**Task requirements**. Take the entries below and reproduce them word for word.

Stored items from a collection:
■ ■ ■ ■

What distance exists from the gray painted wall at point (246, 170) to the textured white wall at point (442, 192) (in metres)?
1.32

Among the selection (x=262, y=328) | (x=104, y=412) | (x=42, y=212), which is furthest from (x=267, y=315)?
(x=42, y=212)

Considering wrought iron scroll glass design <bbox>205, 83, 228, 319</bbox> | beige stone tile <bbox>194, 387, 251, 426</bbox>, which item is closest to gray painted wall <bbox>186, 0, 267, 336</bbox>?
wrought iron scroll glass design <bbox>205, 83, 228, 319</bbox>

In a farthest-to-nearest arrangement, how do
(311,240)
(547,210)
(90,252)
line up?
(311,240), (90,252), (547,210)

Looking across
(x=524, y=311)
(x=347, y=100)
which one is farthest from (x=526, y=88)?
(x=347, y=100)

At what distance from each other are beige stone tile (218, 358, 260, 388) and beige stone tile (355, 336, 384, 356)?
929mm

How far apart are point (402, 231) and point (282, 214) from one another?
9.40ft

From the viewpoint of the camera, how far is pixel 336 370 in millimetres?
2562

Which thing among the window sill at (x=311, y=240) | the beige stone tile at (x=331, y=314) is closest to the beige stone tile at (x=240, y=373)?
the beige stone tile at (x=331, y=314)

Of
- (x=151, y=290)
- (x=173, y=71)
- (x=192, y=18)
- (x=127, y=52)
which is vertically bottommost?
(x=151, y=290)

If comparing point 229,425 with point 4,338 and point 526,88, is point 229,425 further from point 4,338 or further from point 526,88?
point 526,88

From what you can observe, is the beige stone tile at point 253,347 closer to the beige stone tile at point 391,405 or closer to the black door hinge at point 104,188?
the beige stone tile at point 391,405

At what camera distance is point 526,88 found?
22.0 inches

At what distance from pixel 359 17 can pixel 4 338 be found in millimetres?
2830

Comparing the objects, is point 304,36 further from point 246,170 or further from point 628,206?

■ ■ ■ ■

**Final result**.
What distance exists from the gray painted wall at point (246, 170) to the textured white wall at point (442, 192) (in metres)?
1.32

Among the selection (x=262, y=328) | (x=104, y=412) | (x=42, y=212), which is furthest from (x=267, y=315)?
(x=42, y=212)

Considering wrought iron scroll glass design <bbox>205, 83, 228, 319</bbox> | beige stone tile <bbox>194, 387, 251, 426</bbox>, which item is closest to gray painted wall <bbox>186, 0, 267, 336</bbox>?
wrought iron scroll glass design <bbox>205, 83, 228, 319</bbox>

In a farthest-to-nearest arrangement, how do
(311,240)
(547,210)
(90,252)
line up?
(311,240), (90,252), (547,210)

Looking across
(x=524, y=311)
(x=347, y=100)
which one is farthest from (x=526, y=88)?
(x=347, y=100)

At what distance from each other are beige stone tile (218, 358, 260, 388) and beige stone tile (355, 336, 384, 356)?
929mm

How far apart are point (402, 231) and point (282, 214) from one another?
9.40ft

From the viewpoint of the camera, how far is pixel 336 370 in millimetres?
2562

Which thing among the window sill at (x=311, y=240) | the beige stone tile at (x=331, y=314) is closest to the beige stone tile at (x=240, y=373)?
the beige stone tile at (x=331, y=314)

Of
- (x=151, y=290)
- (x=173, y=71)
- (x=192, y=18)
- (x=127, y=52)
which is vertically bottommost?
(x=151, y=290)

If comparing point 229,425 with point 4,338 and point 526,88, is point 229,425 further from point 4,338 or further from point 526,88?
point 526,88

From what you can observe, is the beige stone tile at point 253,347 closer to the beige stone tile at point 391,405 or closer to the black door hinge at point 104,188?
the beige stone tile at point 391,405

At what camera distance is point 526,88 found?
22.0 inches

At what distance from pixel 359 17 can pixel 4 338 be found in millimetres?
2830

Comparing the objects, is point 304,36 further from point 246,170 or further from point 628,206?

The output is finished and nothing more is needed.